══ SELECTION ══

FIG. 12 is a cross-sectional elevational view of the same interrupter in FIGS. 12 and 13 after a current zero showing displacement of the residual arc away from the wall electrode from which it was severed by the expansion cooled propellant gases; and

FIG. 13 is a cross-sectional view of another alternative embodiment of an arc severing and displacing apparatus illustrating further features of the present invention.

DETAILED DESCRIPTION OF THE PREFERRED EMBODIMENTS

1. Prior Art Gas Circuit Breakers

The principle of fault current interruption in present art circuit breakers is essentially the same for present day interrupting mediums, including oil, air, or SF6. The arc is drawn in a high pressure gas having large pressure gradients in the axial direction of the arc. The gas flow path generally includes a converging section to accelerate both the relatively cool dielectric interrupting gas and the hot arc plasma to their respective sonic velocities. This is followed immediately by a diverging flow length to accelerate both gases to supersonic velocities and to subject residual arc to flow turbulence to increase the rate at which it is cooled from a high temperature plasma (>1E4 K) to a nonconductive dielectric gas (<E3 K) during the time period in which network voltage recovers across the now open breaker contacts. A good survey of the technology now used in present art circuit breakers is given by K. Ragaller, et al. (Ref. 1, Current Interruption in High-Voltage Networks, K. Ragaller, editor, Plenum Press, New York, 1978).

A high voltage circuit breaker which is typical of the present art is shown in FIG. 4, generally as 366. The high pressure end of the arc 370 terminates on upstream electrode 360. A low enthalpy (low temperature, high molecular weight) gas 364 flows through a Laval (converging-diverging) nozzle 367 composed, in the single nozzle design shown, of a dielectric material. The flow velocities of both gases, interrupting gas 364 and plasma 370, is subsonic upstream of throat 372 and supersonic downstream in the diverging nozzle section 374, where turbulent cooling dominates during both the thermal and dielectric recovery periods

The early stage of this arc cooling process, immediately after current zero is dominated by radiant cooling. However, the final transition from a low temperature conductive plasma (<5E3 K) to a dielectric gas is governed by turbulent heat transport and requires several tens of microseconds. It is during this period that increasing voltage across the cooling residual arc path produces small post-zero currents which heat the residual plasma by Joule heating. If the turbulent cooling rate becomes less than the Joulian reheating rate, the residual path will reheat to arc temperatures, which is termed a thermal reignition or a thermal failure to interrupt the fault current.

The thermal recovery performance of a typical present art circuit breaker is shown in FIG. 6. The rate of rise in transient recovery voltage (RRTRV) against which the breaker can successfully avoid thermal arc reignitions is a strong function of the available fault current, as shown by breaker curve 14. The RRTRV which the network imposes across the opening breaker contacts, which varies with the location of the circuit breaker in the system, increases linearly with available fault current, as shown in the network line 12. Fault currents above the limiting value Ith will produce higher RRTRV than the breaker can interrupt against and thermal failures to interrupt the fault current will occur. In general, the highest RRTRV occurs for short line faults some kilometers from the interrupter.

═══
══ EXTRACTED ENTRIES ══

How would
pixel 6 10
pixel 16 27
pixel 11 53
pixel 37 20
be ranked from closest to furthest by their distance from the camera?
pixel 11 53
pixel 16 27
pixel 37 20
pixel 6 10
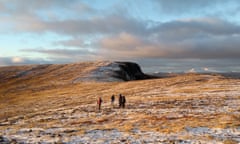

═══

• **INSTRUCTIONS**
1) According to the circuit breaker passage, why does a diverging flow length come right after the converging section of the gas flow path?
2) In the circuit breaker passage, how long does the final change from a low-temperature conductive plasma to a dielectric gas take?
3) In the circuit breaker passage, retype everything from "The early stage" down to "the fault current.".

• **LIST OF SOLUTIONS**
1) It speeds both gases up to supersonic velocities and puts the residual arc into flow turbulence. This raises the rate at which the arc cools from a high-temperature plasma to a nonconductive dielectric gas while network voltage recovers across the open breaker contacts.

2) Several tens of microseconds.

3)
The early stage of this arc cooling process, immediately after current zero is dominated by radiant cooling. However, the final transition from a low temperature conductive plasma (<5E3 K) to a dielectric gas is governed by turbulent heat transport and requires several tens of microseconds. It is during this period that increasing voltage across the cooling residual arc path produces small post-zero currents which heat the residual plasma by Joule heating. If the turbulent cooling rate becomes less than the Joulian reheating rate, the residual path will reheat to arc temperatures, which is termed a thermal reignition or a thermal failure to interrupt the fault current.